begin Extracted material
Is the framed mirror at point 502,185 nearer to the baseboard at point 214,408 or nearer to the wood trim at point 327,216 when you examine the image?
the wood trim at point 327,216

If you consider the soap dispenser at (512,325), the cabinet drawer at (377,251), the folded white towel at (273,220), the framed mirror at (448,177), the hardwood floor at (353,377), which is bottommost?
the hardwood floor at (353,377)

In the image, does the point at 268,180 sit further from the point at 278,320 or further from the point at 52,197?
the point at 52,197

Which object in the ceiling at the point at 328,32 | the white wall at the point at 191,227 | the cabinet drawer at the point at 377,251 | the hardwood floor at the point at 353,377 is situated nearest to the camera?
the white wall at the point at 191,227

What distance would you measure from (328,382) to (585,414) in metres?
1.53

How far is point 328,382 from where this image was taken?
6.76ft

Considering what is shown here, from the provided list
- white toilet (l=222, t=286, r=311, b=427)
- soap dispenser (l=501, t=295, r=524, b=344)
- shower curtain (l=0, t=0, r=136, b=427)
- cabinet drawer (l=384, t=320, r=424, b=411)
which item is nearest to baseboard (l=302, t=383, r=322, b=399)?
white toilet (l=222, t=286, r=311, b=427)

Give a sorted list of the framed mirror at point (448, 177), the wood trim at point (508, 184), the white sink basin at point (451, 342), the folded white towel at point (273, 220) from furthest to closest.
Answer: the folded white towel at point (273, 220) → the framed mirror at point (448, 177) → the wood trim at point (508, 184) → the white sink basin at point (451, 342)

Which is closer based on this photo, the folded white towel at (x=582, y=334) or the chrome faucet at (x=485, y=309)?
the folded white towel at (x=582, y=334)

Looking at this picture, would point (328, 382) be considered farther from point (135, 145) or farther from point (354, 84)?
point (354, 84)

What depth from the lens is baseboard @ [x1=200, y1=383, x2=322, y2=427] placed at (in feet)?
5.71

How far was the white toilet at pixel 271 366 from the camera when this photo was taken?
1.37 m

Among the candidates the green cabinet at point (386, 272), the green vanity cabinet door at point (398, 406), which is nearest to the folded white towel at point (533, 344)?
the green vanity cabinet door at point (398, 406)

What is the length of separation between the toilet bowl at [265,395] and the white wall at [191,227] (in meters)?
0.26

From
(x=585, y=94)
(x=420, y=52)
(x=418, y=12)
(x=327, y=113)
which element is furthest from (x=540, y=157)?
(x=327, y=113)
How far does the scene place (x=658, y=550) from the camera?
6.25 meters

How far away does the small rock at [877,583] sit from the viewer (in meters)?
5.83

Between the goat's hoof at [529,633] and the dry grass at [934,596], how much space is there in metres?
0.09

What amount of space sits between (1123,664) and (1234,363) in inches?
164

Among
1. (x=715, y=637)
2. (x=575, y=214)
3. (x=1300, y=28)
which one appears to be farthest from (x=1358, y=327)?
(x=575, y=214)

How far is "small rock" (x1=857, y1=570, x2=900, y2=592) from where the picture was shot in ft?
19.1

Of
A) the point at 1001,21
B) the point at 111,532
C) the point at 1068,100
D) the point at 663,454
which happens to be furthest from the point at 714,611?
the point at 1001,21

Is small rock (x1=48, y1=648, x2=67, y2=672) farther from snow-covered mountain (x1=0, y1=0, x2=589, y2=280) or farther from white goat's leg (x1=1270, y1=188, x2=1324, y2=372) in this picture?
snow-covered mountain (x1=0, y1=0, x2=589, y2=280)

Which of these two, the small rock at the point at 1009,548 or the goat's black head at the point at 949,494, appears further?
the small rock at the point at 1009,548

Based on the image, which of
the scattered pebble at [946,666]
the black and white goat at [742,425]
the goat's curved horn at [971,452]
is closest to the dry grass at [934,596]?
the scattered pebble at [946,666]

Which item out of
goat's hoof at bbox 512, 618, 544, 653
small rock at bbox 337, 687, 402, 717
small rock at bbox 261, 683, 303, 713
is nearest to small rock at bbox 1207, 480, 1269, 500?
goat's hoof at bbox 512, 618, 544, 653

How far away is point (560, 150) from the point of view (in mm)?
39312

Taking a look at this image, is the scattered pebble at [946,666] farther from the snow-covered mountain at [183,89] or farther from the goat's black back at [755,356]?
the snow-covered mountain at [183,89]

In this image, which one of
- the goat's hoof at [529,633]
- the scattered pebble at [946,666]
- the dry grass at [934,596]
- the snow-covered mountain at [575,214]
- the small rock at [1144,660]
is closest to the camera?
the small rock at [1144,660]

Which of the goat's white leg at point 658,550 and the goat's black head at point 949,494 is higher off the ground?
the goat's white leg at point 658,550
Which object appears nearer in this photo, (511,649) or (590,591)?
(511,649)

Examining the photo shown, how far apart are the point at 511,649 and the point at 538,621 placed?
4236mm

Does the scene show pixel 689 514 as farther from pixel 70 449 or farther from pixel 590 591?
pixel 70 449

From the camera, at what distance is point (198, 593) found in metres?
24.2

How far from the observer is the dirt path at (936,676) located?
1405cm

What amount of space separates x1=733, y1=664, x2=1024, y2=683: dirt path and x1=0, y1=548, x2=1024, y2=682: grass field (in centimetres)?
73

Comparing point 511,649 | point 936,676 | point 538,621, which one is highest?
end Extracted material
Copy the data from the line with "Among the candidates" up to and including the line with "6.25 meters", swapping "toilet bowl" for "commode" and leaving everything else unchanged.

Among the candidates the green cabinet at point (386, 272), the green vanity cabinet door at point (398, 406), which is nearest to the folded white towel at point (533, 344)?
the green vanity cabinet door at point (398, 406)

What is the length of separation between the commode at [265,395] and the white wall at [191,227] (in meters)?
0.26

From
(x=585, y=94)
(x=420, y=52)
(x=418, y=12)
(x=327, y=113)
which element is furthest from (x=540, y=157)?
(x=327, y=113)
How far does the scene place (x=658, y=550) from the camera?
6.25 meters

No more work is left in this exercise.